#### REQUIRED TASK
Change every occurrence of "grey panel building" in the listing to "gray panel building" and leave everything else as it is.
━━━
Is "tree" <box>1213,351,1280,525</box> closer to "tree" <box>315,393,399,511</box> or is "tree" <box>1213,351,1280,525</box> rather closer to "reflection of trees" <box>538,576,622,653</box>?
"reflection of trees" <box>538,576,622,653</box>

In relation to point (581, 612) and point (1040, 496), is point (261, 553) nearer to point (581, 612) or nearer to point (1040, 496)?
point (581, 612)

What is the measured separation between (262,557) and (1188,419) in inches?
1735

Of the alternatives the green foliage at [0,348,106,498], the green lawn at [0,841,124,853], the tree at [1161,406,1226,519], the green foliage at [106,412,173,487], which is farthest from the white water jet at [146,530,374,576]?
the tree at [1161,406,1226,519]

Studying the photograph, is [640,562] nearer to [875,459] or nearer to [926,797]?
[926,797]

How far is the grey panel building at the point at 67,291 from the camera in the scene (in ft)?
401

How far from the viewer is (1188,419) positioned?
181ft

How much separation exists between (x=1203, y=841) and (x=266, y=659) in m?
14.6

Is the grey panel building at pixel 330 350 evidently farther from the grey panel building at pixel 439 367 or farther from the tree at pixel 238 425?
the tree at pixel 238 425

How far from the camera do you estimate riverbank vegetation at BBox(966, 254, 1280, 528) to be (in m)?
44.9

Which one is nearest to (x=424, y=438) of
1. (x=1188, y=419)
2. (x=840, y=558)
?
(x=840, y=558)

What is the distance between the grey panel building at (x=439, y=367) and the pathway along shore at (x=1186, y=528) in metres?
━━━
#### EXERCISE RESULT
Is "tree" <box>1213,351,1280,525</box> closer to "tree" <box>315,393,399,511</box> or is "tree" <box>1213,351,1280,525</box> rather closer to "reflection of trees" <box>538,576,622,653</box>?
"reflection of trees" <box>538,576,622,653</box>

In relation to point (581, 612) and point (1040, 496), is point (261, 553) nearer to point (581, 612) or nearer to point (1040, 496)?
point (581, 612)

What is the measured separation between (262,557) and (1188,419) in inches?
1735

Of the alternatives the green foliage at [0,348,106,498], the green lawn at [0,841,124,853], the tree at [1161,406,1226,519], the green foliage at [106,412,173,487], which is farthest from the white water jet at [146,530,374,576]?
the tree at [1161,406,1226,519]

Studying the photograph, is [640,562] nearer to [875,459] or nearer to [926,797]?
[926,797]

How far is the gray panel building at the point at 67,291 from the camera in the scene (in ft)?
401

How far from the viewer is (1188,419) positioned?
181ft

How much separation exists between (x=1203, y=841) and (x=266, y=659) in m?
14.6

Is the gray panel building at pixel 330 350 evidently farther from the gray panel building at pixel 439 367 or farther from the tree at pixel 238 425?
the tree at pixel 238 425

How far from the camera do you estimate riverbank vegetation at BBox(966, 254, 1280, 528) to be (in m)?
44.9

Which one is nearest to (x=424, y=438) of
1. (x=1188, y=419)
2. (x=840, y=558)
?
(x=840, y=558)

What is the distance between the gray panel building at (x=439, y=367) and the pathway along shore at (x=1186, y=528) in metres?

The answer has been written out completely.